Olivia suddenly felt like she couldn't breathe again. She wanted out of the room, out of this conversation.

"I need air," Olivia said, grabbing her keys from the dish by the door, and running out of the apartment. She went to the roof and gasped for air as the tears started to fall. The argument with Mark had hurt. He used her insecurities against her and showed his true colors, and for the first time in their eight-year marriage Olivia wondered if marrying him was actually the biggest mistake of her life.

What's worse, everything in her was saying to call Elliot. She wanted to tell him what happened. He'd know what to say. He'd tell her not to listen to Mark the way he tells her not to listen when perps say really disgusting things to her even though he knows full well she could deliver one precise kick to the crotch and send whoever it is down for the count for weeks. He saw more in her than she saw in herself, and apparently more than Mark saw in her too.

She pulled out her phone and found his number and let her finger hover over the call button. But it was late. He was home with his wife and kids. They were off the clock and he wasn't obligated to keep her happy or sane for a case right now. She wasn't his responsibility until 8 a.m. tomorrow.

Begrudgingly, Olivia put away her phone.

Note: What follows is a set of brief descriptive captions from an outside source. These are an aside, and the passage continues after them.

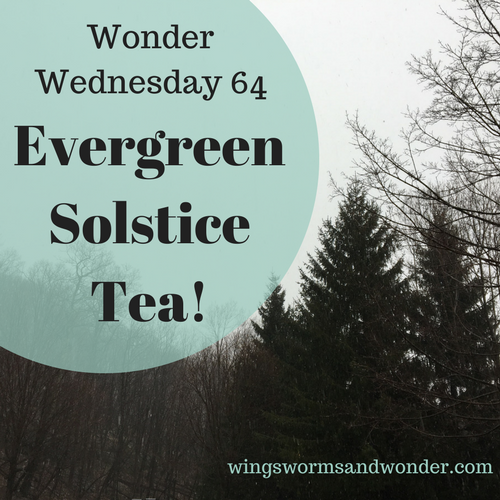 This Wonder Wednesday 64 activity completes the Winter Solstice Adventure series! Click to head out into the trees to brew your own evergreen solstice tea!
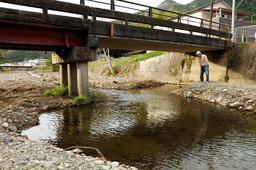 3匹のニシキゴイがいた十明橋下の水たまり。河川改修で逃げ場がなくなっていた=宍粟市山崎町高下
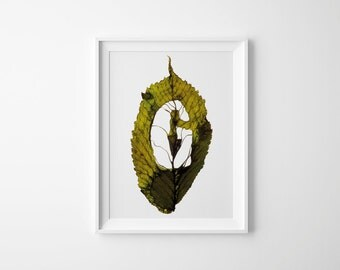 Monogram Letter G – Fall Leaf – Nature Wall Art – Initial Wall Print – Birthday Gift – Letter G Print – 21 x 30 cm or 30 x 40 cm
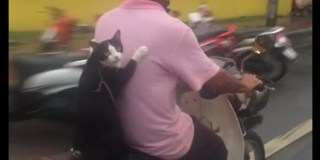 Cats in Thailand seem to have a much higher skill set. Can you believe THIS?
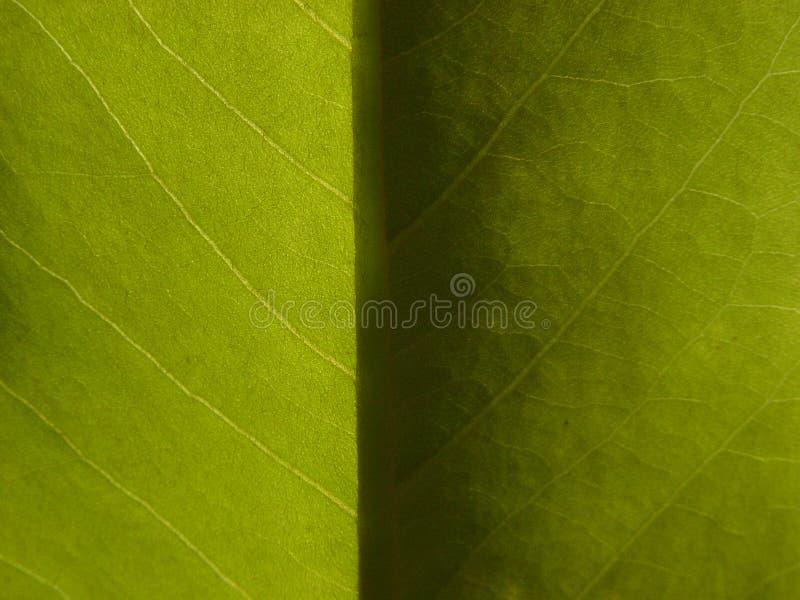 Het Lichte & Donkere Blad Van De Magnolia Stock Afbeelding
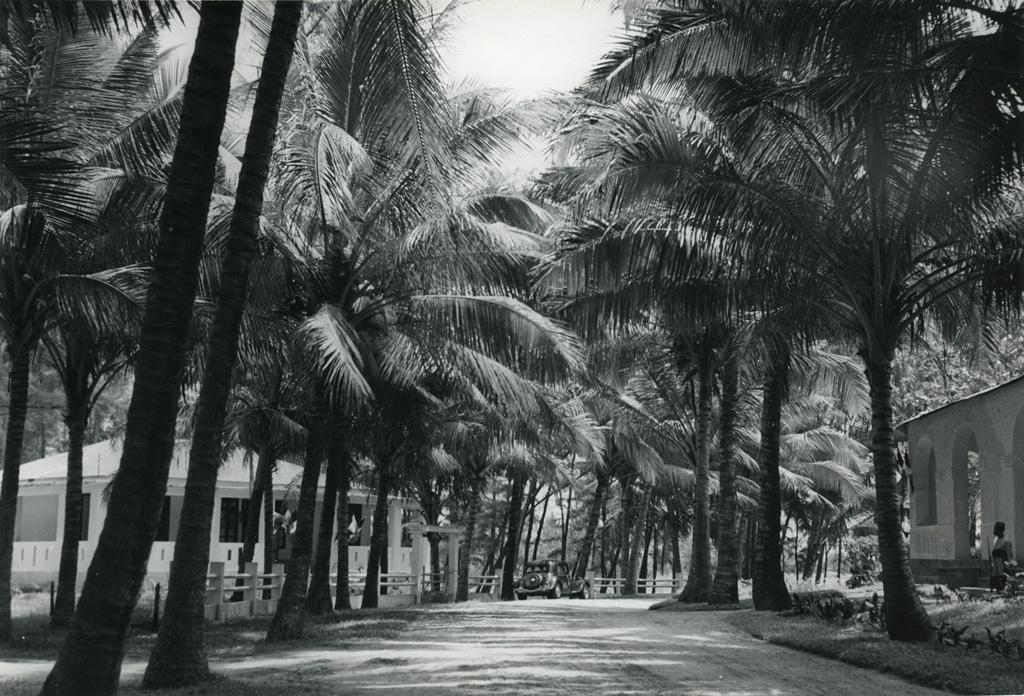 Allée de palmiers à Majunga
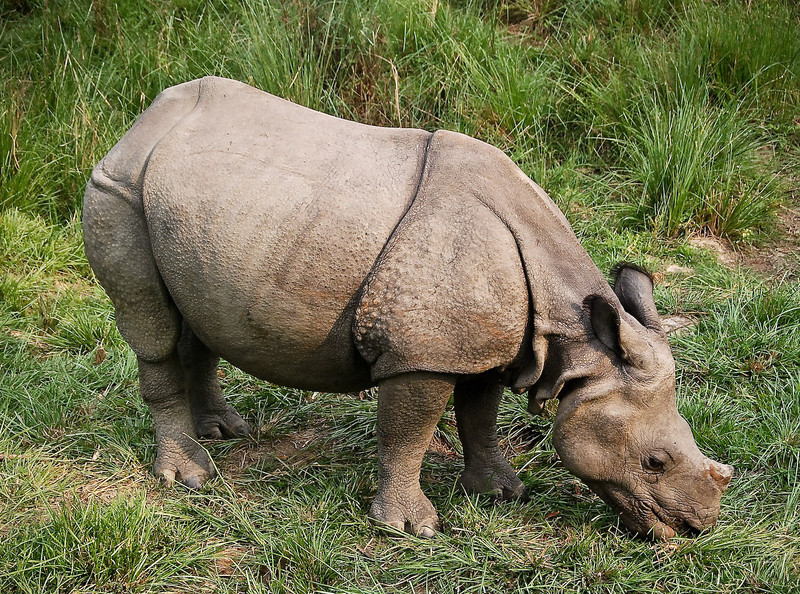 Very close to one-horned rhino from top of elephant.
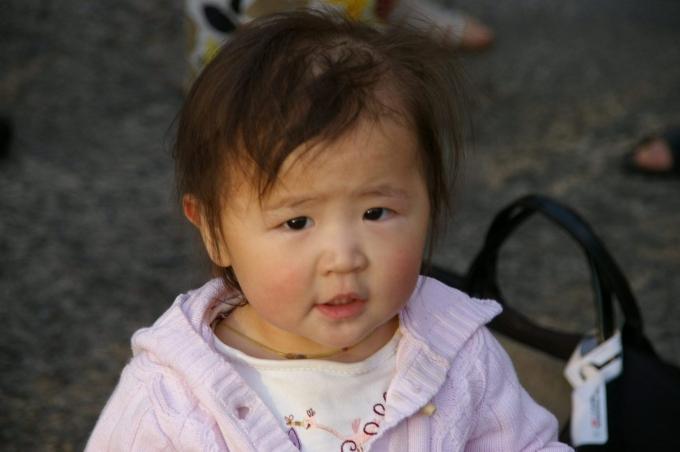Mongolie 458a.jpg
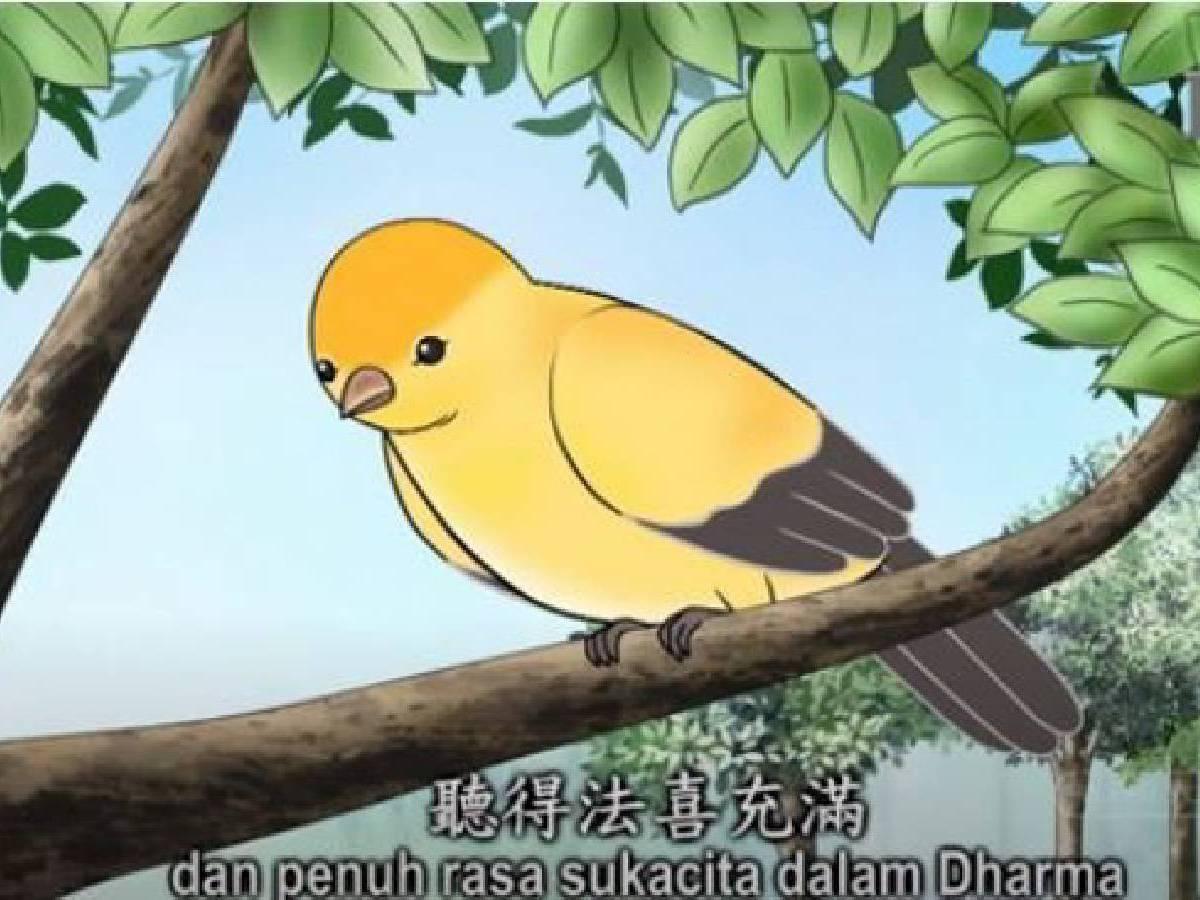 Master Bercerita: Burung yang Mendengarkan Dharma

She knew she had to go make up with Mark. It was the right thing to do to keep her family together. She'd just have to try harder to make things work.

When she got back into the apartment, Mark was already in bed. She changed and padded to the bathroom in the dark to brush her teeth, then climbed into her side of the bed. Mark was facing away from her. She faced the wall and after a few minutes she felt him turn over and put his arm around her hip.

"I'm sorry things got so tense," Mark said. "Maybe we should try family therapy. Like you said after the funeral."

"I'll look into it tomorrow," she said.

But Olivia didn't know if she wanted family therapy anymore. She didn't even know if she wanted this relationship anymore. But what could she do? The relationship she really wanted, the one she'd been trying to ignore, she couldn't have. Beggars can't be choosers, so Olivia made a vow to call George Huang in the morning to get a recommendation for a family therapist. If she couldn't have what she wanted, Olivia could at least have something better than where things stood right now.